At present, the internet accounts for less than 3 percent of the EU’s economy, as compared to several G8 countries, where the internet has accounted for 20 percent of economic growth and 25 percent of job growth during the last five years, according to EU’s portal,
The Commission aims to remove several barriers to the development of cross-border online shopping in Europe. The plan identifies five main obstacles to the Digital Single Market, including:
• the inadequacy concerning the supply of legal, cross-border online services,
• the lack of information for online service operators and the limited protection for internet users,
• the inadequacy of payment and delivery systems,
• an increased number of abuse and disputes which are difficult to settle
• the insufficient use of high-speed communication networks and hi-tech services.
“ The overall gain for consumers would be around EUR 204 billion (1.7 percent of European GDP) if ecommerce reached 15 percent of retail sales and if the obstacles to the Single Market were removed”, according to the Commission.
The European Commission will report on the progress achieved with the implementation of this action plan by publishing annual reports as well as reports on the implementation of the Directive on electronic commerce, and in coordination with the monitoring of the Single Market Act and the Digital Agenda for Europe.

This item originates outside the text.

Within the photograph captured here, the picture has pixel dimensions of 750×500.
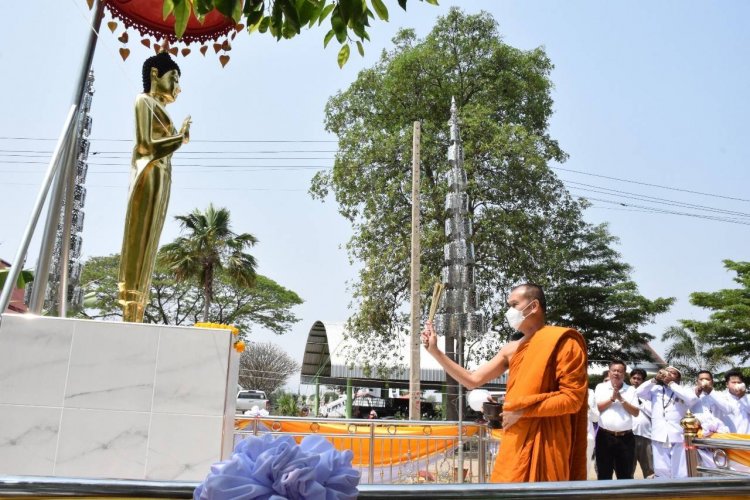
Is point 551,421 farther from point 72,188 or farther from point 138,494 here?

In recent years, the EU has made several moves to remove obstacles to cross-border online shopping. In September 2010, The European Parliament revealed a series of proposals to eliminate barriers currently hampering cross-border e-trading across Europe.
As a consequence, members of the European Parliament (MEP) created a “trust mark” for websites that guarantee the reliability and quality of goods sold via the internet across borders.